Why This Matters Beyond Our Course

The pattern here isn’t specific to courseware. It’s:

  1. Automated user simulation — A bot that follows the same path as your actual users
  2. AI-powered evaluation — Not just “does this file exist” but “does this content make sense”
  3. Autonomous remediation — The same AI that finds the problem can fix it
  4. Human approval gate — Trust but verify, one Telegram message to merge or reject

This works for documentation, onboarding flows, API getting-started guides, developer experience — anywhere the gap between “what you ship” and “what users experience” matters.

The total investment was about 2 weeks of setup (Terraform, scripts, Telegram integration, safety layers) and $7/month ongoing.

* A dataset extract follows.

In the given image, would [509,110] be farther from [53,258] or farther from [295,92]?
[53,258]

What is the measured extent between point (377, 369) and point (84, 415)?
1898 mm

The bot has been running daily for 2 months. It’s found and fixed more issues than our manual QA caught in the preceding 3 months.

The Commands

For the curious, here’s the full Telegram interface:

/run       — Trigger immediate test (bypasses cron)
/report    — Latest test report summary
/scores    — Module evaluation scores
/status    — Instance health (uptime, disk, memory)
/fix       — Autonomous agent: read report, fix issues, create PR
/fix <msg> — Fix specific issue (skip report parsing)
/prs       — List open bot PRs
/approve N — Merge PR #N
/reject N  — Close PR #N

Plus free-form chat — you can ask the bot questions about the course and it answers using Claude with the course content as context.

What’s Next

The bot currently evaluates content quality but doesn’t complete exercises. Next phase: the bot actually does the Module 1 checklist, spots the vulnerability in Module 4’s case studies, and fills out the Module 5 audit template. Full student simulation, not just content review.

We’re also looking at running a fresh enrollment test monthly with a brand new GitHub account — simulating a true first-time student with zero context.


The entire bot infrastructure is in 02-Infrastructure/ of our private repo. Terraform, bash scripts, Telegram bot, all of it. The course it tests is free at base-bit/secure-prompt-vault.